_抜粋本文_:
◆ ◆ ◆ ◆ ◆
文化人類学の“静かなる革命”がもたらした「多自然主義」という視座は、現代において最も馴染み深い「多文化主義」の諸問題を炙りだした。僕たちはなぜ「多文化主義」から「多自然主義」へと向かうべきなのか。人類学者・奥野克巳に訊いた。

いかにして「存在論的転回」は起こったか

HZ 近年、文化人類学において注目を集めている「存在論的転回」、あるいは“人類学の静かなる革命”については、僕もまた門外漢ながら関心を抱いてきました。とりわけ、ヴィヴェイロス・デ・カストロが「多文化主義」に対置する形で提出した「多自然主義」というアイディアには、それが人類学という学術領域を越えてもちうる可能性という点からも強く惹かれています。

この存在論的転回に関して、奥野さんはレーン・ウィラースレフの『ソウル・ハンターズ』、エドゥアルド・コーンの『森は考える』を始め、重要な研究書の翻訳を多く手がけられています。さらに昨年に奥野さんが編集なされた小論文集『Lexicon』は、この静かなる革命の全貌を把握する上で、この上なく有用な一冊でした。僕も読みましたが、いずれの論文も刺激的でとにかく面白い。人類学への関心の有無を問わず、現代的な「多文化主義」の行き詰まりについてを考える上で必読の一冊と言ってよいのではないかと感じています。

そこで、このインタビューではあらためて、人類学の存在論的転回が一体何を転回させたのか、そして、その転回が広く僕らの日々の生においてどのような意味を持つのか、ということについて聞いていきたいと思っています。また同時に、僕が個人的に存在論的転回を巡って考えていることなどについても、せっかくの機会ですから奥野さんにぶつけてみようと思っています。

さて、まずは前提部分からお聞きしていきましょう。そもそも、この存在論的転回、静かなる革命は、従来の人類学に対するどのような問題意識から起こったものなんでしょうか。

 

奥野 ふむ、どこから話しましょう。少し遠回りをさせてもらえば、まず人類学の歴史を大雑把に捉えるとすると、1980年代から2000年代前半の約四半世紀の間、人類学は「反省の時代」でした。あるいはポストモダン、ポストコロニアルの時代とも呼ばれていますが、ようするに、それ以前の人類学において制度化されていた作法、「フィールドワークを行なって民族誌を書く」という方法論が、この時代、徹底的に懐疑されることになったんです。

きっかけの一つとなったのはエドワード・サイードの「オリエンタリズム」です。オリエンタリズムとはつまり、西洋から東洋を異なるものとして捉え、東洋をあくまでも客体的な研究や嗜好の対象とみなすこと、あるいは東洋を知的に支配する西洋的な思考様式のことなんですが、こうしたオリエンタリズムに対するサイードの批判から、それまでの人類学の行ってきた記述にもまた同じような構造が潜んでいたのではないか、という反省が起こったんです。このような人類学のポストモダンは、やがて、研究する側と研究される側に潜む植民地的な権力構造の問題検討につながっていきました。こうした人類学の学問の方法論自体を問う人類学を総称して「再帰人類学」とも呼ぶのですが、この時代がとても長く続きました。
◆ ◆ ◆ ◆ ◆
_提供された行_:
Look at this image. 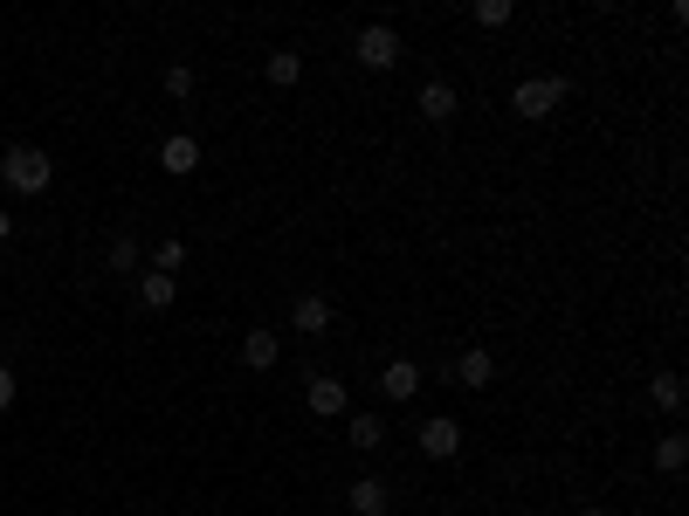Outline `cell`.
◆ ◆ ◆ ◆ ◆
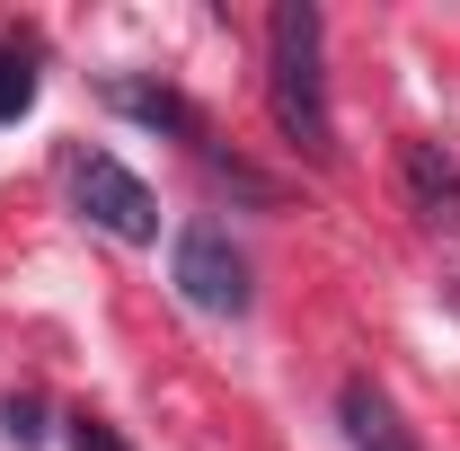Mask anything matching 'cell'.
◆ ◆ ◆ ◆ ◆
_課題の内容_:
抜粋本文をもとに、次の問いに答えよ。
(a) 奥野さんが昨年に編集した小論文集の書名は何か。
(b) 奥野さんによれば、人類学が「反省の時代」であったのはいつからいつまでか。
(c) 人類学の学問の方法論自体を問う人類学は、総称して何と呼ばれるか。

_最終結果_:
(a) 『Lexicon』
(b) 1980年代から2000年代前半までの約四半世紀
(c) 再帰人類学